Pakistan’s basic problem is that it views everything from an Indian prism. Its policy in Afghanistan is based on keeping India away from the country. While it professes support for peace in Afghanistan, its visualisation of peace stems from the Taliban and the Haqqani network being a part of the government. The Pakistan army viewpoint remains that this is the only way India can be kept away from Afghanistan. Comments by the US, that it only views Indian role to remain confined to economic development have cut no ice with Islamabad.

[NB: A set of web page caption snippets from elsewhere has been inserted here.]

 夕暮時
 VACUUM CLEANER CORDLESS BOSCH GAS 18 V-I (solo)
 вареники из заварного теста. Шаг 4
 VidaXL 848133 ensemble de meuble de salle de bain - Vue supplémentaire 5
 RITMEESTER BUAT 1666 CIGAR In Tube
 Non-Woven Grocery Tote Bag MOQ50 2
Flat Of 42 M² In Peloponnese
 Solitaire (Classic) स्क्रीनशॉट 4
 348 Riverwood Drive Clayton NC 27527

The other major worry for Pakistan is the growing power of the Taliban. Its dependence on Pakistan for support is receding, as it draws most funds to purchase weapons and fighters from its opium produce and is also in contact with Russia and China, solely because it opposes the ISIS. Iran is also known to be providing sanctuary to the Taliban. Hence, offensive action, if resorted to by Pakistan, could compel the Taliban to turn inwards, making security management even more cumbersome for their army.
Pakistan’s attempt to display anger against the US has had no impact. The US has announced that any further release of coalition funds would be contingent on Pakistan’s anti-terror actions. Pakistan has attempted to adopt measures which internally may appear logical but internationally would be meaningless, solely considering its past record. The comments by their leaders on casualties suffered by the country are considered irrelevant, as US statements are clear on Pakistan resorting to selective anti-terror actions.

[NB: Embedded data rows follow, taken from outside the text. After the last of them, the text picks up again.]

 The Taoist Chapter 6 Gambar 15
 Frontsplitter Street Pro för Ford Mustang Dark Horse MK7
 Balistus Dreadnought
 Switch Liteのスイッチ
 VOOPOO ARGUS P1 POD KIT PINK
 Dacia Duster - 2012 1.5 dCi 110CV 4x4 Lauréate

Osama Bin Laden was eliminated in Abbottabad, barely a hundred km from Islamabad, and close to the Pakistan military academy, by a US Navy Seals operation. Similarly, Mullah Mansour, the erstwhile head of the Taliban was killed by a US drone strike in Pakistan. Anti-India terror groups and their leaders, nominated as international terrorists by the US, with bounties of ten million dollars, roam freely in Pakistan, openly address the public and gather funds. A nation which resorts to selective targeting of terrorists can never be trusted to implement an anti-terror strategy, in consonance with the rest of the world.
Over the years, Pakistan has lost the trust of the West, solely because it has viewed Afghanistan as part of its strategic depth and attempted to keep India away. Its Afghan policy, seeking to dominate the country by employing terror groups has resulted in Afghanistan considering Pakistan an enemy rather than a reliable neighbour. It is only to counter Pakistan’s support to the Taliban and Haqqani network that the Afghan military would have reduced its scale of operations against the TTP, the anti-Pak terror group.

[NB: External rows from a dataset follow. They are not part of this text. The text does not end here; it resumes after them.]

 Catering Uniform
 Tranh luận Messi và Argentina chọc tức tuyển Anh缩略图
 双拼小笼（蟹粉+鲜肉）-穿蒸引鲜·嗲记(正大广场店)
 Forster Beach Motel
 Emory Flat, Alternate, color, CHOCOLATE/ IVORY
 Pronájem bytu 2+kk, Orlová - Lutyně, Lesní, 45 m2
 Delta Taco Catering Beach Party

The US has clearly changed its policy from carrot and stick to just a stick. While enhanced force levels have yet to be announced and implemented, it is evident that the US would seriously plan to target Taliban and Haqqani network operatives and training camps within Pakistan. This would result in collateral damage and embarrass the Pakistan army, as it would be unable to counter. This may be the final nail on their coffin of denial.
If Pakistan seeks to be accepted as a nation with no terror links then it would need to reconsider the way it operates against terror groups. Unless it acts against all terror groups, it would never win the trust of the comity of nations and may soon be declared a terrorist supporting state.
The writer is a retired Major-General of the Indian Army.